Risk Management Principles
Problems of risk perception, communication and acceptance are discussed. An overview of the main factors that are known to influence risk perception is drawn out, involving people's beliefs, attitudes, judgements and feelings, as well as the wider social or cultural values that people adopt towards hazards and their benefits The risk communication is described as transmission of information about environmental risk by one way communication and/or two way dialogue. The specific and general criteria of the risk acceptance are examined. Risk management measures, which can be used to either prevent or mitigate risk are discussed. A concept of risk-based decision making will be presented as well as the importance of societal, economic and political factors. For previous purposes today’s concept of Safety-Chain will be discussed more closely. Safety-Chain is a conceptual model which describes on one hand the process of decision-making, and on the other hand the contents of the safety decisions that have to be made in the different stages of a construction or work: initiative, planning, design, construction, exploitation. The lecture will end with a short description of new directions in environmental risk assessment and management.
Case Study of Risk Assessment
Case study of risk assessment of petrol station as an example of SME (small and medium size enterprise) on the basis of risk analysis data and outcomes of certain object. Carrying out the main steps of risk assessment and making proposals for risk-based decisions. Demonstration of models, forms and other materials, which is followed by asking questions and discussion. Finally students are divided into working groups, each of which receive a practical exercise, based on real risk studies.
Consultation and Discussion
The students receive supplementary materials and sources of information, including: technical papers, normative documents, standards etc. introduced and divided by the lecturer; they can also ask questions, make proposals and get answers from the lecturer and other students/working groups.

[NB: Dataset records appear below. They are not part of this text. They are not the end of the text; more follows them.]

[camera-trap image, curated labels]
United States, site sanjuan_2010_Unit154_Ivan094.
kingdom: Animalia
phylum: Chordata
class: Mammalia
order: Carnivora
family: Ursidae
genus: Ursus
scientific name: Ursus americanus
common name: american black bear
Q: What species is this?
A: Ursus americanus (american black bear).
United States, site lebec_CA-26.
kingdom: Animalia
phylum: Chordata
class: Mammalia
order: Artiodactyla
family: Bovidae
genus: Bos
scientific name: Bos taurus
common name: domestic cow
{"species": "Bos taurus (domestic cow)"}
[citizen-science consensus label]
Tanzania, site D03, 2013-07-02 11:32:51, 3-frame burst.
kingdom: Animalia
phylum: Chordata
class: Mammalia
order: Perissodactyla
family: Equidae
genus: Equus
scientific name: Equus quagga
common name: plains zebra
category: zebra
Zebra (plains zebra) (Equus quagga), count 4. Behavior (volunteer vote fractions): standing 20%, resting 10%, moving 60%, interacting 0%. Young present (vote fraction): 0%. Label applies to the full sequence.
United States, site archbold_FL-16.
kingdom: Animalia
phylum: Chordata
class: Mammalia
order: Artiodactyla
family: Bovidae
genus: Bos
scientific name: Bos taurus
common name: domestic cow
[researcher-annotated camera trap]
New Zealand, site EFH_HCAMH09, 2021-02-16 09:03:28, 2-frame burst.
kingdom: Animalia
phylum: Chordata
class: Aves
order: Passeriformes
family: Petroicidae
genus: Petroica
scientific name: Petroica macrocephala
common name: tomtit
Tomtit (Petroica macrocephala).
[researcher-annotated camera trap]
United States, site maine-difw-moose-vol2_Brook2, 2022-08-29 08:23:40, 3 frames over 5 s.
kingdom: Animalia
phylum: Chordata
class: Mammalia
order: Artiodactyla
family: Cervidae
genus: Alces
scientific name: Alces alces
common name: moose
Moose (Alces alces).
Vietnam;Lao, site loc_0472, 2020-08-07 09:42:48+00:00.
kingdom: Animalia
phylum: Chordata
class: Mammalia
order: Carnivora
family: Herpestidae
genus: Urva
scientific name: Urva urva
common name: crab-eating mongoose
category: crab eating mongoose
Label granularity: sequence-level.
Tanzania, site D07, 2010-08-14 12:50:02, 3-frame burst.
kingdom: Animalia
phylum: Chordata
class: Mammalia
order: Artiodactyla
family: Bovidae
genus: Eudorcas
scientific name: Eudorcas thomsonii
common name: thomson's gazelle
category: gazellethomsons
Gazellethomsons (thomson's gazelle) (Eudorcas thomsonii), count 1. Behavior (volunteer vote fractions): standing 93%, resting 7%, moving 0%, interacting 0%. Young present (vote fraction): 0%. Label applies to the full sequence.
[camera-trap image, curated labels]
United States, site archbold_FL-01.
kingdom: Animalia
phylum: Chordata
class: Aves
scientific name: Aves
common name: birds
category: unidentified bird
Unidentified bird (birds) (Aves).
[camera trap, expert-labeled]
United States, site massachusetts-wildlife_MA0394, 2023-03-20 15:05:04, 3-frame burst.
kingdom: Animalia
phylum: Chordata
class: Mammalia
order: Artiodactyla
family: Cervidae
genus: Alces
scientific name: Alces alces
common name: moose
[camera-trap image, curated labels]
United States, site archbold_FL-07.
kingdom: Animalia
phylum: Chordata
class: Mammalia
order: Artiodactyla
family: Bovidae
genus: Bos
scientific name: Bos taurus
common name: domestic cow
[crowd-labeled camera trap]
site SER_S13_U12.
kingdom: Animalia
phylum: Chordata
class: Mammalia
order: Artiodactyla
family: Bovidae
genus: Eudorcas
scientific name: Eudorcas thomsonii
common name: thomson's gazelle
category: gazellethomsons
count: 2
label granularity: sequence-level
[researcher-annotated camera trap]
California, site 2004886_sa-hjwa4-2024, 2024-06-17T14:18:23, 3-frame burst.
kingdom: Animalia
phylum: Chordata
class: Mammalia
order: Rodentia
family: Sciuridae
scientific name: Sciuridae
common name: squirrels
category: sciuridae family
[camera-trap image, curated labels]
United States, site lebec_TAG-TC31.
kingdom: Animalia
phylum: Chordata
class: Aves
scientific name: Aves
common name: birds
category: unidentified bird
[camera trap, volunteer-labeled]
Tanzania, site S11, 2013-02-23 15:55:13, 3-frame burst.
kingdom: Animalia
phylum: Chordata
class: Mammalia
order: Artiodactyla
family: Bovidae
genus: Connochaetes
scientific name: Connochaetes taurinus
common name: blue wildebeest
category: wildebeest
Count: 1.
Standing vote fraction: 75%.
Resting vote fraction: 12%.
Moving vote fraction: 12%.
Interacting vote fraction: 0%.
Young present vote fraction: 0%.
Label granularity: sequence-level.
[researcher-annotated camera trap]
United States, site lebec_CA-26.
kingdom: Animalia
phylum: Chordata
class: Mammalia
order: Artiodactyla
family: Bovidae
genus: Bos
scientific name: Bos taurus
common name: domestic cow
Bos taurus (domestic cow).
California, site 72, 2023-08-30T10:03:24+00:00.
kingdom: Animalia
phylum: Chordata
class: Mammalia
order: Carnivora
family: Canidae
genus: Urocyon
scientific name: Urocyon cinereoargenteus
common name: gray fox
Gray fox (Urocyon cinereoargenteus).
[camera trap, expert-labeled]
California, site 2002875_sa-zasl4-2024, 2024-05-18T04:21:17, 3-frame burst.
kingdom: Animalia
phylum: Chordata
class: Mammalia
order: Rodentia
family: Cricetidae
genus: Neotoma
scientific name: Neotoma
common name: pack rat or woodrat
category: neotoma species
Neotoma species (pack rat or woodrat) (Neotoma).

Evaluation of Risk Assessment Reports
The students present the results of practical risk assessment exercises to the lecturer and other working groups and make proposals for further steps of risk management and risk-based decisions, concerning land-use planning, emergency planning and environmental policy. After that the papers are exchanged between the groups for making conclusions and taking a decision about the quality of work results of other groups. Finally each student is asked some questions for supplementary assessment of their knowledge.